Records from a set of spatial questions:
________________

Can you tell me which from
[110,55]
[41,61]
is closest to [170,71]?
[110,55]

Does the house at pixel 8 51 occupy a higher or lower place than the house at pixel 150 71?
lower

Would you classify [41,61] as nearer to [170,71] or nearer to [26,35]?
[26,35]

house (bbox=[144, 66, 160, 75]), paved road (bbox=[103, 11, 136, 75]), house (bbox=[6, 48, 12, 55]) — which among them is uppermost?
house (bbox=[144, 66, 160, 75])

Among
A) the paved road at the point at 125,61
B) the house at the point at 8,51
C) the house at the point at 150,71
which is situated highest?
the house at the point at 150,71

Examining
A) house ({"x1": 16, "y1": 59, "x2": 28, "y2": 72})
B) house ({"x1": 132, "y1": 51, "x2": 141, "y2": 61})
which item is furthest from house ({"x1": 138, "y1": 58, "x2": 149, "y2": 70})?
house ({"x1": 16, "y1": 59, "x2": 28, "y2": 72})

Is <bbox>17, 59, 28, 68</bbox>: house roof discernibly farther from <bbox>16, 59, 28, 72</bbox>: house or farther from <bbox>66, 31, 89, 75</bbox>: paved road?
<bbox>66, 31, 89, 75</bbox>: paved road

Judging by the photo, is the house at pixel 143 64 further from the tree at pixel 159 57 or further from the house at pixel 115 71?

________________

What you are asked to do → Please print every row above again, unchanged and in the same order.

Worked solution →
Can you tell me which from
[110,55]
[41,61]
is closest to [170,71]?
[110,55]

Does the house at pixel 8 51 occupy a higher or lower place than the house at pixel 150 71?
lower

Would you classify [41,61] as nearer to [170,71] or nearer to [26,35]?
[26,35]

house (bbox=[144, 66, 160, 75]), paved road (bbox=[103, 11, 136, 75]), house (bbox=[6, 48, 12, 55]) — which among them is uppermost?
house (bbox=[144, 66, 160, 75])

Among
A) the paved road at the point at 125,61
B) the house at the point at 8,51
C) the house at the point at 150,71
which is situated highest?
the house at the point at 150,71

Examining
A) house ({"x1": 16, "y1": 59, "x2": 28, "y2": 72})
B) house ({"x1": 132, "y1": 51, "x2": 141, "y2": 61})
which item is furthest from house ({"x1": 138, "y1": 58, "x2": 149, "y2": 70})?
house ({"x1": 16, "y1": 59, "x2": 28, "y2": 72})

Is <bbox>17, 59, 28, 68</bbox>: house roof discernibly farther from <bbox>16, 59, 28, 72</bbox>: house or farther from <bbox>66, 31, 89, 75</bbox>: paved road?
<bbox>66, 31, 89, 75</bbox>: paved road

Judging by the photo, is the house at pixel 143 64 further from the tree at pixel 159 57 or further from the house at pixel 115 71?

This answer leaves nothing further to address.